Every band needs publicity. Labels and independent bands spend most of their time hiring publicists, writers, designers, and so forth. These people have, essentially one job and that job is to market the band to not only you: the dipshit out there in the world who may buy a record or go to a show someday, but also to the ‘tastemakers’ (which is a shitty, stupid, self-aggrandizing word that nerds with strong opinions who influence other nerds made up for themselves long ago) and the other people in the business. The reasons why are obvious, but maybe not as obvious as you might think. Of course these publicists, writers and designers want to rally behind a package that gets good reviews and is acclaimed, but that’s hardly the endgame with all this fluff. The ACTUAL endgame, stated or otherwise, is just to simply get the band’s name out there.
Fifty bad reviews are better than one good review, because no one gives a shit about reviews when push really comes to shove. Oh, there are a few people who may, for example, not go see a movie if Ebert says it’s bad, but almost no one is swayed towards trying something they’re naturally predisposed to disliking on first contact (some band with a shitty name or dumb bunch of faces or a movie about wacky black guys in drag and fat suits) just because someone they don’t know writes a few paragraphs about why it’s good.
People know this. That’s why, despite being critically acclaimed, nobody gives a shit about American Steel’s amazing, truly weird album ‘Jagged Thoughts.’ There just wasn’t enough noise surrounding it. Meanwhile, a band like Brokencyde, who NOBODY has EVER said a nice thing about, has been checked out by all of you, simply because EVERYONE talks about them, even though it’s 100% negative. The results of this is that Brokencyde videos get tons of plays, which translates to evidence for big guarantees, good spots at festivals, radio play and attention paid by everyone whether anyone likes it or not, and at some point, someone who actually likes that shit is gonna stumble across them because it’s reached a tipping point where Brokencyde has turned into the kind of thing that people just stumble across, due to massive word of mouth saturation.
So you see, there’s no inherent benefit in something actually being good. Good reviews are nice. They’re great. But they’re not gonna do anything for a band. If they did, the Smoking Popes would be huge thanks to Destination Failure. Instead, bands that get visibility become big, which is why publicists and agents and management can seem so important. They’re the gatekeepers who can call Chuck Klosterman and cash in a favor to get him to review this new record by this new band (let’s call them the Shitty Cheeses for the sake of ease). Then, they can leverage the fact that Klosterman reviewed the new record to get other people to review it. Then they can talk to people at magazines and bargain for the back cover adspace for the month when Brokencyde (a major influence of the Shitty Cheeses) is the cover band with a featured article. They can call their friends who service videos to gyms and Journey’s and shit and get the Shitty Cheeses video up in those spots, not so people will see them and LIKE them, but so they will see them at all. Just the act of them existing in as many places as possible will hopefully create conversations that will lead to the Brokencyde-esque tipping point where quality is completely irrelevant, which, unfortunately, happens after the very first step of being a band.

* [Given entries]
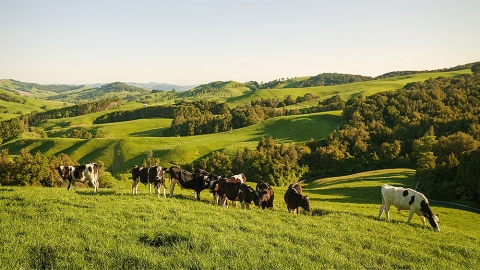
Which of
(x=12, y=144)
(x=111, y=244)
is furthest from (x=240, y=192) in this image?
(x=12, y=144)

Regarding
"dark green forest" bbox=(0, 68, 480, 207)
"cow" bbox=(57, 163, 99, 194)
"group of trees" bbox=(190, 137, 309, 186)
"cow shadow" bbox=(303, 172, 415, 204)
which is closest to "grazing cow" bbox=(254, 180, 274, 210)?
"cow" bbox=(57, 163, 99, 194)

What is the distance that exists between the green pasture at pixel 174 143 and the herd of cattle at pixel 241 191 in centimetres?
6773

* [Instruction]
From the text on band publicity, write out the passage from "Fifty bad reviews" up to and including "why it’s good.", word for word.

* [Written solution]
Fifty bad reviews are better than one good review, because no one gives a shit about reviews when push really comes to shove. Oh, there are a few people who may, for example, not go see a movie if Ebert says it’s bad, but almost no one is swayed towards trying something they’re naturally predisposed to disliking on first contact (some band with a shitty name or dumb bunch of faces or a movie about wacky black guys in drag and fat suits) just because someone they don’t know writes a few paragraphs about why it’s good.